--- Data under study Enclosed Below ---
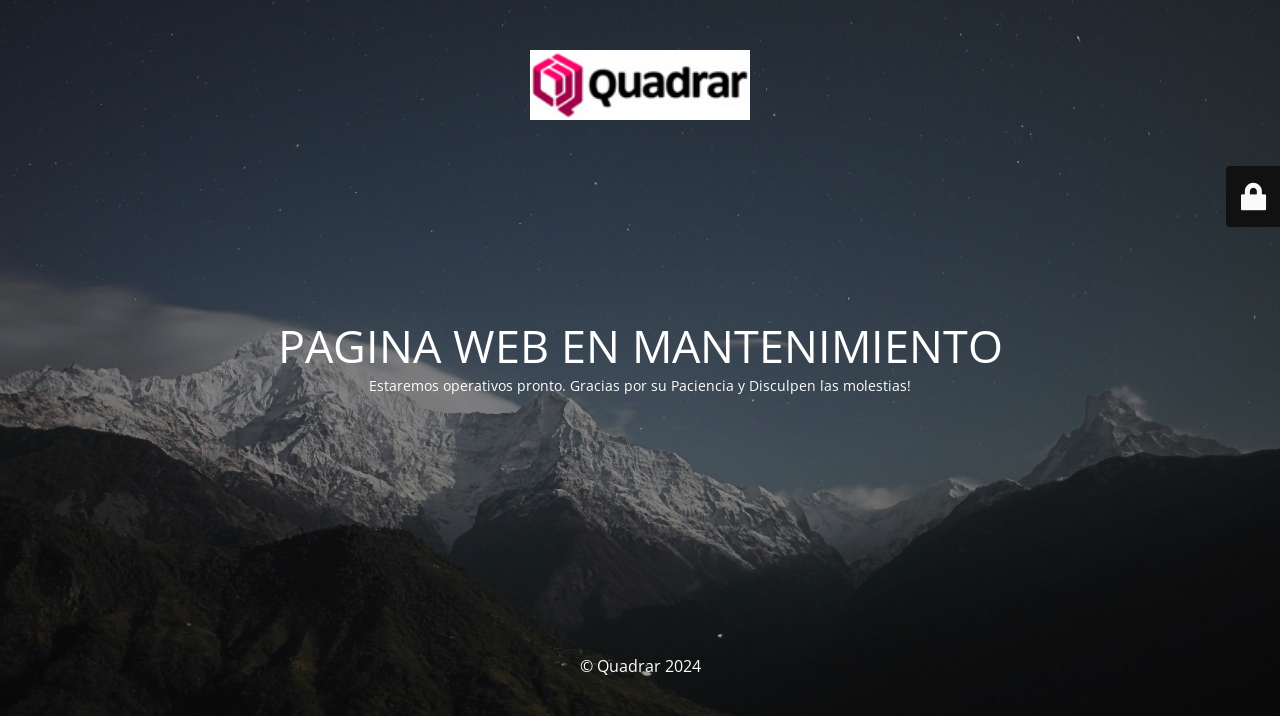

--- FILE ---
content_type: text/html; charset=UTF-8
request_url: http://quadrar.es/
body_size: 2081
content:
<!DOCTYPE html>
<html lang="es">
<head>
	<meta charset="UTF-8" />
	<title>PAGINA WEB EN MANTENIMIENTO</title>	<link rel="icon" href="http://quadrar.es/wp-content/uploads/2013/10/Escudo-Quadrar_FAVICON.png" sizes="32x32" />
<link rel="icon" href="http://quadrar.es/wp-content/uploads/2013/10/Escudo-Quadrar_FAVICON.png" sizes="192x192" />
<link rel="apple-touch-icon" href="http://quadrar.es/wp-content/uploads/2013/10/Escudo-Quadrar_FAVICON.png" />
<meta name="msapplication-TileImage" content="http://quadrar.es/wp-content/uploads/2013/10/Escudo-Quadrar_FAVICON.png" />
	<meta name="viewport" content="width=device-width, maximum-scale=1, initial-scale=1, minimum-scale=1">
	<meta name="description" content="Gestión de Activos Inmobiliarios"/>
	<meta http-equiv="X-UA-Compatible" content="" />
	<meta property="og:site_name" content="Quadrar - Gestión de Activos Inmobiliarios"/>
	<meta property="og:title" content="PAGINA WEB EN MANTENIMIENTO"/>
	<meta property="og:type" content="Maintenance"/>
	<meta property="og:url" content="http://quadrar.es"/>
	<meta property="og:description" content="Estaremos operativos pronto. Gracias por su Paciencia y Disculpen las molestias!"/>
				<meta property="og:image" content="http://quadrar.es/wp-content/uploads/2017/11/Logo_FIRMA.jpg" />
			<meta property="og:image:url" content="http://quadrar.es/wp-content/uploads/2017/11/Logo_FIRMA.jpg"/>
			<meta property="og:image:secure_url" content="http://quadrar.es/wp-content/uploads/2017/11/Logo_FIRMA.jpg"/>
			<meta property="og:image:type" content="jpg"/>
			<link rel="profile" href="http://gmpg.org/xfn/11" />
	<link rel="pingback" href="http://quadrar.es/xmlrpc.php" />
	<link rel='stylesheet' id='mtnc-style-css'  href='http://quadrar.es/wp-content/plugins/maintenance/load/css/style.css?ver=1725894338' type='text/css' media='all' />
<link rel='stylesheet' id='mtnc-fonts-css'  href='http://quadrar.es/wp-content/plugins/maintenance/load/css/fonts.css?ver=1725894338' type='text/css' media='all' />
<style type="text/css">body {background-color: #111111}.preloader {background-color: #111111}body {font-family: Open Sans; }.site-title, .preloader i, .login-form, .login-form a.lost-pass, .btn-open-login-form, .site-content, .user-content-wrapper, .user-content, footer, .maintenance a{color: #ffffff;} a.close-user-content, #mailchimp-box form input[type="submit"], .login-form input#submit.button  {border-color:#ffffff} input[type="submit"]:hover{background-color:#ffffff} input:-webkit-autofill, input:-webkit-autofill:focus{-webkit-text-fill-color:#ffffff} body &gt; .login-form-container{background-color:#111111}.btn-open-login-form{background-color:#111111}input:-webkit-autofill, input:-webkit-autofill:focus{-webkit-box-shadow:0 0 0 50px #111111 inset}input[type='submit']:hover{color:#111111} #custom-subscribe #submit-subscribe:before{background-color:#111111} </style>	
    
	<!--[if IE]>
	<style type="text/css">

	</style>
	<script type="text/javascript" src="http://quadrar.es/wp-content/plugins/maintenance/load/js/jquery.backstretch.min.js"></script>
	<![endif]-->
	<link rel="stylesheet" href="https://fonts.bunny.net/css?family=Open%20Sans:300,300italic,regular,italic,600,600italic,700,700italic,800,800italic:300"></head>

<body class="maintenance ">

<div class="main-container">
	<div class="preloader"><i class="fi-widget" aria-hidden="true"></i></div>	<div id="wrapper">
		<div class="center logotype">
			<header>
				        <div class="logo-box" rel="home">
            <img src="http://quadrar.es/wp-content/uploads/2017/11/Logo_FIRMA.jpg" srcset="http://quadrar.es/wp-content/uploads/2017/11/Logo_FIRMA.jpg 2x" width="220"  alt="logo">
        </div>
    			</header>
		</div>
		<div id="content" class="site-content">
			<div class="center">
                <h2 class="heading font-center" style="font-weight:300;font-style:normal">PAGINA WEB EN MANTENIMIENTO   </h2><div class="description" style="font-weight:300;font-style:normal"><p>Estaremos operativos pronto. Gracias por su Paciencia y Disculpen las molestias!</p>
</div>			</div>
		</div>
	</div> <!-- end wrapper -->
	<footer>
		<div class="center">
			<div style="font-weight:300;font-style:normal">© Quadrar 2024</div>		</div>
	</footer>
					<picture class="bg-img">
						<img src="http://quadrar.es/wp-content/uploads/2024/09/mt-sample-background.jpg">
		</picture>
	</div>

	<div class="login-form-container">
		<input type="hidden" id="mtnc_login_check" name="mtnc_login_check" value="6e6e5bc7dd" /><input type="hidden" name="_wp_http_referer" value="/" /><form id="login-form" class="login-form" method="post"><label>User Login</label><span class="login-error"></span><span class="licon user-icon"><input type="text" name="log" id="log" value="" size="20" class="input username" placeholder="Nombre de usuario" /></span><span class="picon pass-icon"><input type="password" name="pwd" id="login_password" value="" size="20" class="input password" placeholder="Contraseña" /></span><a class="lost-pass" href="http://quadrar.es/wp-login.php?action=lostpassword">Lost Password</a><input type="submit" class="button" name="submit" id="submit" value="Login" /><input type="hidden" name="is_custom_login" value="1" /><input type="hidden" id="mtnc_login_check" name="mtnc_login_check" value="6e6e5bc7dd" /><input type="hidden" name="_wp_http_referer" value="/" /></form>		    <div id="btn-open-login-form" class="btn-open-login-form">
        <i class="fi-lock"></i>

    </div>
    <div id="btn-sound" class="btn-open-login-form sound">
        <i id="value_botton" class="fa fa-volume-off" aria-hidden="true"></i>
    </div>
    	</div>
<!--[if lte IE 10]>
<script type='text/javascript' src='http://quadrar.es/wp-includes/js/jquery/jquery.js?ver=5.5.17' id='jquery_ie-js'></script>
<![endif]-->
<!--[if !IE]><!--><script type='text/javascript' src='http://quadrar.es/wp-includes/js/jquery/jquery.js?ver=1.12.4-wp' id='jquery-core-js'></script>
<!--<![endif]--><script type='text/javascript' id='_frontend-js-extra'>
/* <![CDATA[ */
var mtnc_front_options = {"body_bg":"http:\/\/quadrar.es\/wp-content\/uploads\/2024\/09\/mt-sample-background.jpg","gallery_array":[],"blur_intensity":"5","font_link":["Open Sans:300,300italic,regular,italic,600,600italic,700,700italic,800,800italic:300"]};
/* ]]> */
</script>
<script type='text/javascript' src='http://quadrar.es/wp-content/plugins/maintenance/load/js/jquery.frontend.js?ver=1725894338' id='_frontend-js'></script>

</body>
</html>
--- End of Enclosed Data under study ---
--- Data under study Enclosed Below ---
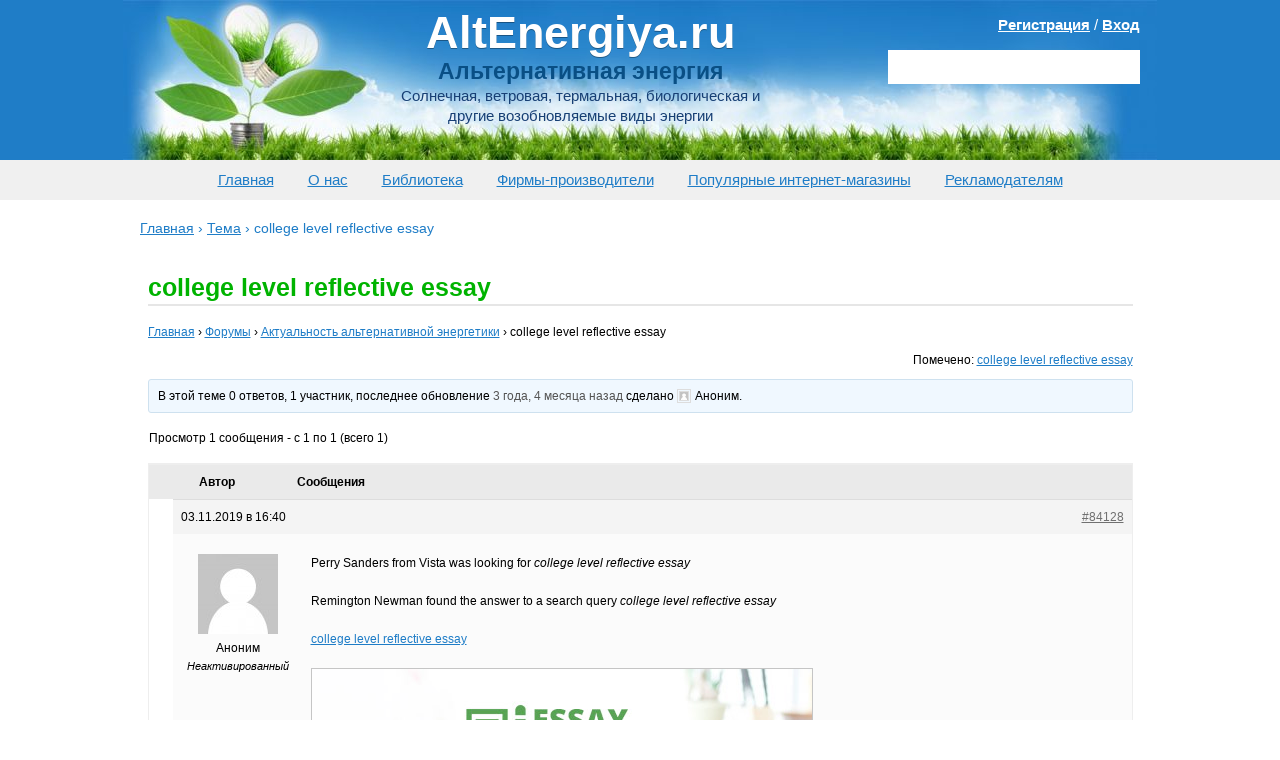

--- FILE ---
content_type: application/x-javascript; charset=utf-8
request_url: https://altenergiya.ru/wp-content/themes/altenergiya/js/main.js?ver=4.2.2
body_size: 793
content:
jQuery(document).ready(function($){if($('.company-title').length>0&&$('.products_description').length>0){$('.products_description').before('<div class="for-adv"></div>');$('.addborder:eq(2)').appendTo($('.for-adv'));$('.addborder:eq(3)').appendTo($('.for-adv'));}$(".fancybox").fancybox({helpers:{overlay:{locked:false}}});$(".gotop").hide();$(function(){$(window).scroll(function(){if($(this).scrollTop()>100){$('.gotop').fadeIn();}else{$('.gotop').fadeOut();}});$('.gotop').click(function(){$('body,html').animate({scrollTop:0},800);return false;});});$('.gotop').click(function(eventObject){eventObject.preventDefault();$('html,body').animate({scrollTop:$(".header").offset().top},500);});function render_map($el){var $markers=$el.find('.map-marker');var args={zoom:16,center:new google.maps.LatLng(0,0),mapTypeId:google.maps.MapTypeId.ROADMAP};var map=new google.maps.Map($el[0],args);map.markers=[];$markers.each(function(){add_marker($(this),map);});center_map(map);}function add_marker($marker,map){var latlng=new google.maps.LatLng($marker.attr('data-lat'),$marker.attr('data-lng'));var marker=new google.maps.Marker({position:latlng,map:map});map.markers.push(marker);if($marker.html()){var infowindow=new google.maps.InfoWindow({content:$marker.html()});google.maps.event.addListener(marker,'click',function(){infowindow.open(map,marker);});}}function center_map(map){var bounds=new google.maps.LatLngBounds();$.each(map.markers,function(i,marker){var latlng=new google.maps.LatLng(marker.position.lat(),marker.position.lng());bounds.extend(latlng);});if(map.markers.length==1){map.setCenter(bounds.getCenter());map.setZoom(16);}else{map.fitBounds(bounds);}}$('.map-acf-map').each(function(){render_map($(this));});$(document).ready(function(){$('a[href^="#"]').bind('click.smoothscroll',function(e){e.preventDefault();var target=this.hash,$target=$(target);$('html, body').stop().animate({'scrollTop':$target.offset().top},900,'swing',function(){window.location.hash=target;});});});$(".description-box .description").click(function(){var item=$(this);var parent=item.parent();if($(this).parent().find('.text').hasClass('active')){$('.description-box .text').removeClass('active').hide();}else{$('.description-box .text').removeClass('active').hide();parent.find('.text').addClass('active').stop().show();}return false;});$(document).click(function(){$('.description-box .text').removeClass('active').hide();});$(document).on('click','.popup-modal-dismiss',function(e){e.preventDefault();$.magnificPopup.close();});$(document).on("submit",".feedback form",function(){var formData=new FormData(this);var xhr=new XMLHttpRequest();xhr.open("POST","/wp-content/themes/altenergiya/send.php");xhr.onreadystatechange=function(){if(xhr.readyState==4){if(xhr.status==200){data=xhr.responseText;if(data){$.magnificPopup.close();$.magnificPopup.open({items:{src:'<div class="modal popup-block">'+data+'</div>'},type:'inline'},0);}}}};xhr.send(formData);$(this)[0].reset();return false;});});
--- End of Enclosed Data under study ---
Report the number of lines, in the entries above, that contain the word "includes", without any other text.

2